Unsurprisingly this 1960s approach to building a brand didn’t work so they focussed instead on cutting costs wherever costs could be cut, without giving much thought to the effects of these cuts.
Most recently the carrier was ripped apart in the Malaysia media because it has stopped serving alcohol on any flight of less than three hours and not just in economy but in business class as well. What appeared to be most galling to the hundreds of consumers who commented on the ban was the fact that the airline had implemented the rule below the radar. Without apparently any formal announcement. Scores of furious business class travellers took to Facebook to air their frustrations and to swear never to fly the carrier again.
And then a few days later the CEO stepped down, nearly two years before the end of his lucrative contract. We’ll come back to that in another post. Because this post is a positive one.
This afternoon I received an email from Malaysia Airlines telling me my flight was delayed. Now I know a lot of you are going to ask what is the big deal but this is the first time, for as long as I can remember that MAS has emailed me to inform me that my flight was delayed.

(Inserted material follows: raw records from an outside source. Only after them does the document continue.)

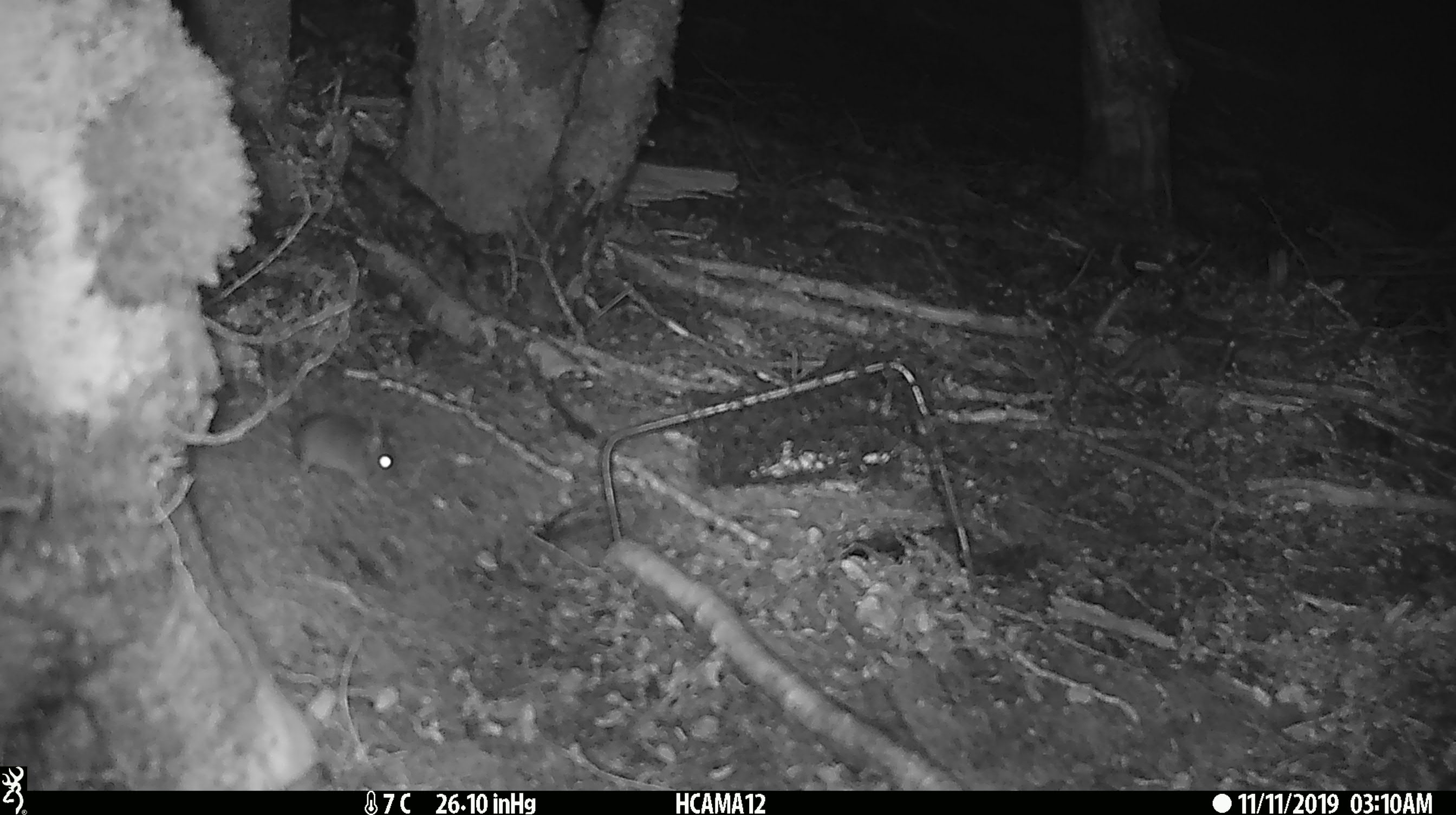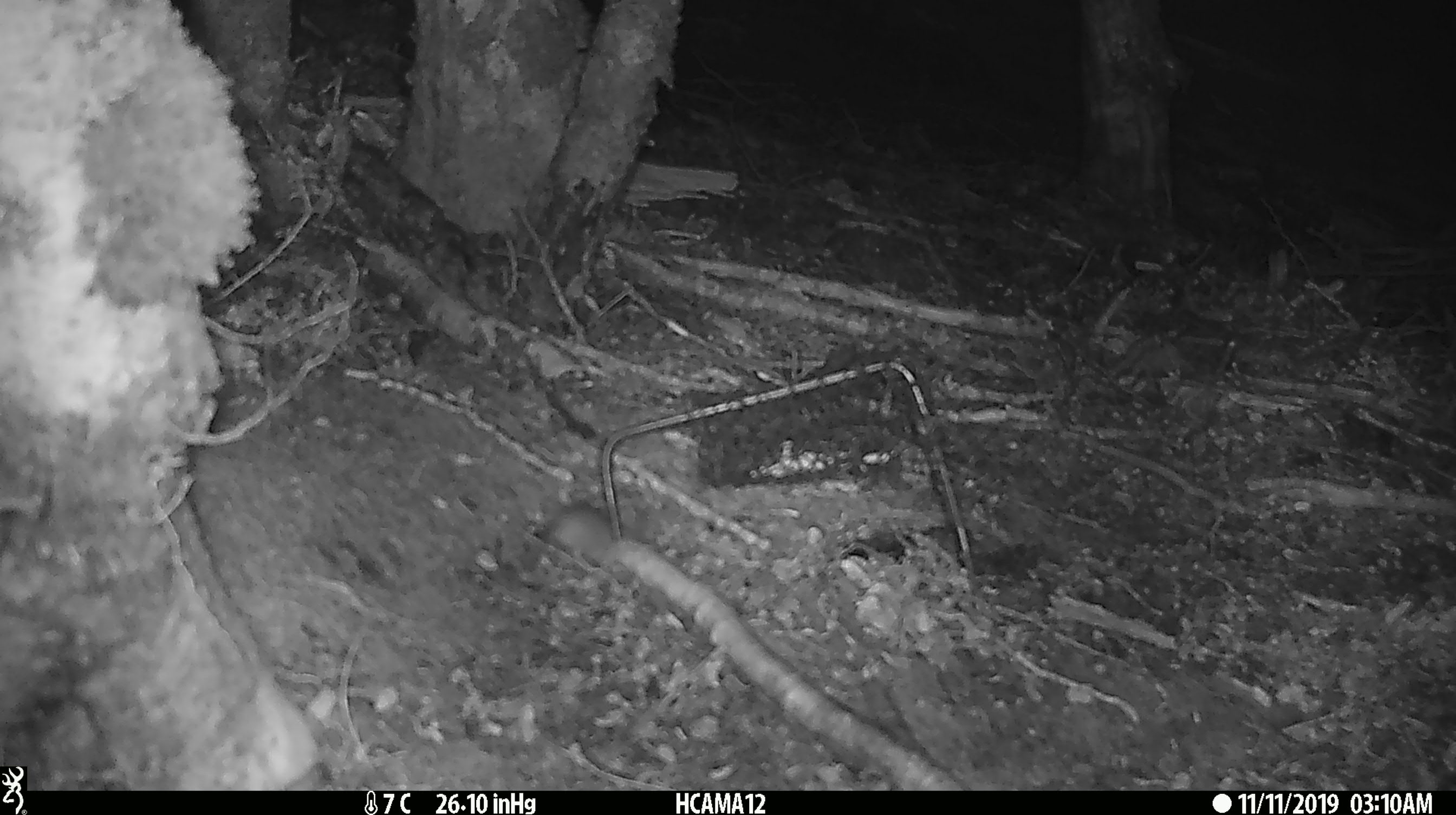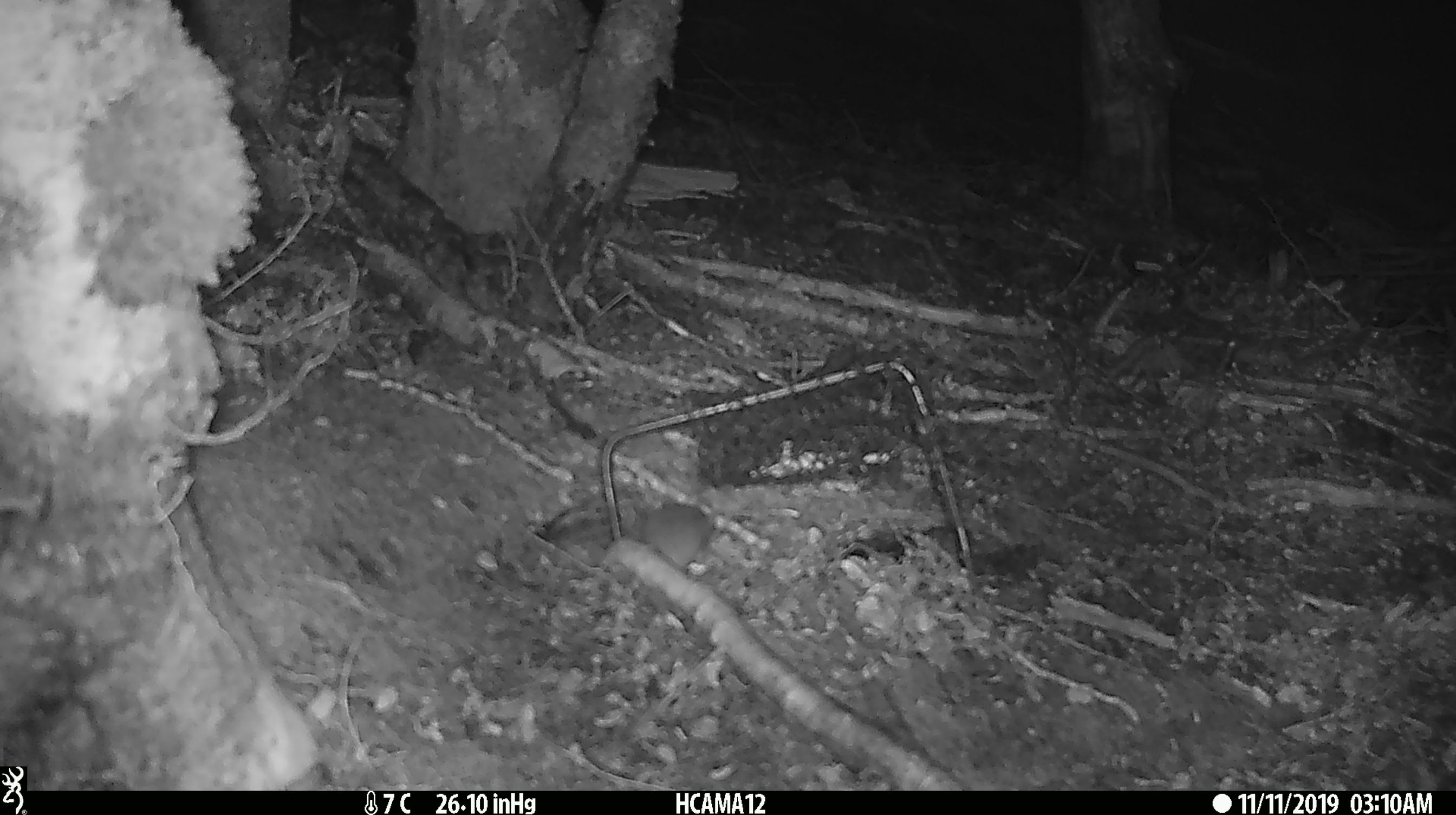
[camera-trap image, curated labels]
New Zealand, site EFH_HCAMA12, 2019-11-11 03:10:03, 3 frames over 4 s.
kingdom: Animalia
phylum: Chordata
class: Mammalia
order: Rodentia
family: Muridae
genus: Mus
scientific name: Mus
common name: mouse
Mouse (Mus).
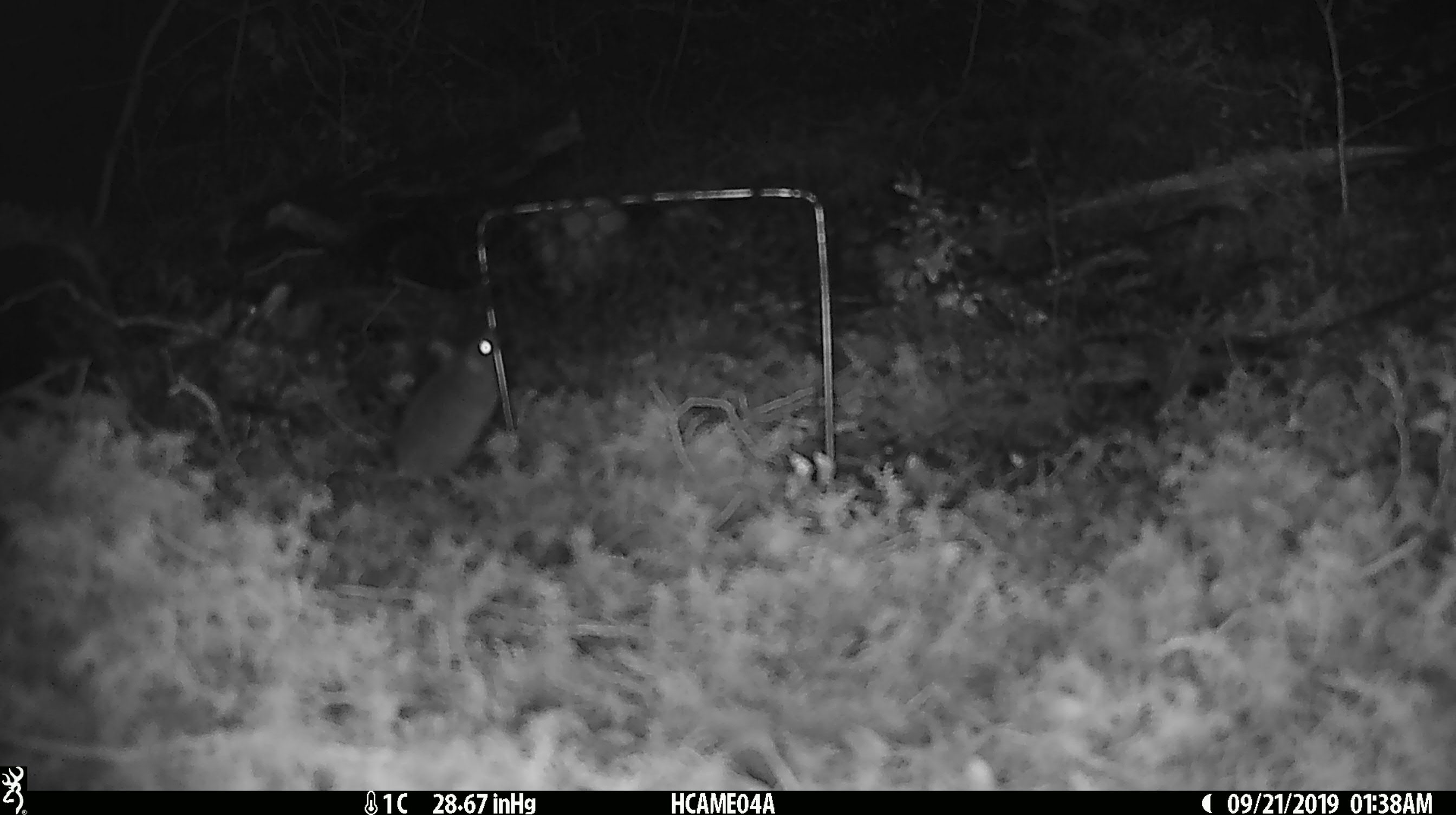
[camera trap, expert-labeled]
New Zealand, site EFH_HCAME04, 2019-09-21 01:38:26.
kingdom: Animalia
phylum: Chordata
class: Mammalia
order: Rodentia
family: Muridae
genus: Mus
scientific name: Mus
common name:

It’s not perfect. For instance I would also like to have received a text notifying me of the delay because I might not have checked my email before leaving for the airport. And of course you’d think that after more than 20 years of being a customer, they could address me by my name but that doesn’t matter.
What matters is that rebuilding the reputation of the Malaysia Airlines brand will require a greater investment in improving experiences at every touch point than in advertising campaigns that are lost in the sea of noise. I’m not holding my breath, but I hope this is the first step in the rebranding process.